"In 1938 Hitler thought that he had with great care laid the groundwork for the first of his wars. Czechoslovakia would be destroyed in a war.... Once tricked into negotiations by British Prime Minister Neville Chamberlain, Hitler tried desperately to extricate himself; but then at the last moment funked at war when confronted by the doubts of his own people and advisors, / the warning of war with England and France, the reluctance of Mussolini, and the hesitation of Hungary. Reluctantly he settled for his ostens ible aims rather than his real ambition; that is to say, he took the portions of Czechoslovakia adjacent to Germany and inhabited predominantly by Germans, but he refrained from the war to destroy Czechoslovakia and seize most of the country as he had originally intended. While others thought of the Munich agreement of 1938 as a sign of German triumph and as a symbol of weak-kneed acquiescence in aggression, Hitler looked on it as a terrible disappointment then and as the greatest error of his career later." Weinberg, World At Arms, pg 27-28.
Weinberg's view puts a different spin on the "Munich analogy" that is used so often in foreign policy discussion.
Great question, sorry if I'm a bit late to the game though. Hitler did not really see the Munich Agreement as anything but a formality which he had every intention of breaking. The Sudetenland was something which Hitler was going to take with or without the approval of the British Government. He was quoted saying about Chamberlain "that senile old rascal Chamberlain has prevented my entry into Prague.” Though after he presented the Godesberg Memorandum it was more clear that he was not really interested in following the rules outlined in the Munich Agreement. Also the infamous "piece of paper" which was signed (the Anglo-German Fellowship) was very clearly something which Hitler had no intention of following though with as war broke out a year after the Munich Agreement was signed.
So while Hitler did actually attend the Munich Agreement, it was because of the pressure from the German Government to attend to not seem like he would not work with the other large European powers.
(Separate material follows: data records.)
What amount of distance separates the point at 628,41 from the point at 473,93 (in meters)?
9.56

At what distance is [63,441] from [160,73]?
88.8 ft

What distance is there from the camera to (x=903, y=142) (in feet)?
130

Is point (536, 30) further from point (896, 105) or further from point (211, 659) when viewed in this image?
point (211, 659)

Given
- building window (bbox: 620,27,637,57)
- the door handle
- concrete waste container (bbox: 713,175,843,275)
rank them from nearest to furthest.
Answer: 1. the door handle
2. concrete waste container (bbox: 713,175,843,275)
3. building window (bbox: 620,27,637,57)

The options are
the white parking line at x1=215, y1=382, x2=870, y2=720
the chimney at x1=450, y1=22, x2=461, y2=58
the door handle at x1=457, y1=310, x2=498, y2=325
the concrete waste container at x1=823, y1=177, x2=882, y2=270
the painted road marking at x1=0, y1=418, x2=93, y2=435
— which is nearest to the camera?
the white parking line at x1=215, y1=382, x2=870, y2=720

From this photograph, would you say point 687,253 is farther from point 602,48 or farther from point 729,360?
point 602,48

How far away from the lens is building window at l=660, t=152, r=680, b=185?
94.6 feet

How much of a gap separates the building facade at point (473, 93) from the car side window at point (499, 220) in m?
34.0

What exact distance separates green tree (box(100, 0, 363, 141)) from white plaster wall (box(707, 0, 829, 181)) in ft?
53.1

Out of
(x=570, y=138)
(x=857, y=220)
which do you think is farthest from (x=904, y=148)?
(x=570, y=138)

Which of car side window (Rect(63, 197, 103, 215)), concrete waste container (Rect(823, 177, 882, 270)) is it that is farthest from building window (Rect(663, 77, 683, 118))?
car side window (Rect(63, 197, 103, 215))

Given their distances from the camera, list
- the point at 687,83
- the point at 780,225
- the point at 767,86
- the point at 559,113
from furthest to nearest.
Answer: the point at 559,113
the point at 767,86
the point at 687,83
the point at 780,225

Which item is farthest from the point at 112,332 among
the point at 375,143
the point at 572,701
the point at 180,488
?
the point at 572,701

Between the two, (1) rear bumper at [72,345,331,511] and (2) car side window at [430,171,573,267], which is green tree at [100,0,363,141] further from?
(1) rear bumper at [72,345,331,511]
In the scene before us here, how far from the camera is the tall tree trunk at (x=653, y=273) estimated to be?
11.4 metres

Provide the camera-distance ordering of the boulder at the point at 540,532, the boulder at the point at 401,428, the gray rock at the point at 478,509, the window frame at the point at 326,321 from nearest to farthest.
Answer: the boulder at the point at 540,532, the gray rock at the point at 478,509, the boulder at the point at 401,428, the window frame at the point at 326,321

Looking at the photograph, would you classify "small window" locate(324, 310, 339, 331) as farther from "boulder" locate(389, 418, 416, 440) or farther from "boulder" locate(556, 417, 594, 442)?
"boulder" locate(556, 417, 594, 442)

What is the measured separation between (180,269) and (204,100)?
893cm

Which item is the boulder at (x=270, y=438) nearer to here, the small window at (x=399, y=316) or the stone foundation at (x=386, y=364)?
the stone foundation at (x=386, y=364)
Hitler was not ready for an all out war from both fronts (if he invaded Czechoslovakia without consent then France and the USSR would have had to back up the Czech due to a diplomatic agreement) and the Munich Agreement got him what he wanted, the Sudetenland and Czechoslovakia without starting a war, so that would be one reason he saw it as a success.
Overall it was very much a stepping stone for Hitler to achieve his final goal; to re-unify Germany, a goal which eventually lead to the start of the Second World War.
That is an interesting quote. I always saw it as Hitler buying time - I'd agree he had no interest in long term peace but rather than being pushed in to the agreement he was actually just buying time, if he could invade France and other European countries successfully Britain's position would be weak and surely, they'd concede to him ?
I think he was well aware that the UK (and America for that matter) had no interest in another war and was trying to use it to his advantage. Only problem was, Britain didn't give in. Nevertheless he still saw their situation as dire, in the plan to invade Britain he wrote:
"Since England, despite its militarily hopeless situation, still has not shown any signs of being prepared to negotiate, I have decided to prepare a landing operation against England and, if necessary, carry it out.
The objective of this operation is to eliminate the English home country as a base for the continuation of the war against Germany. 2) Included in these preparations is the bringing about of those preconditions which make a landing in England possible; a) The English air force must have been beaten down to such an extent morally and in fact that it can no longer muster any power of attack worth mentioning against the German crossing."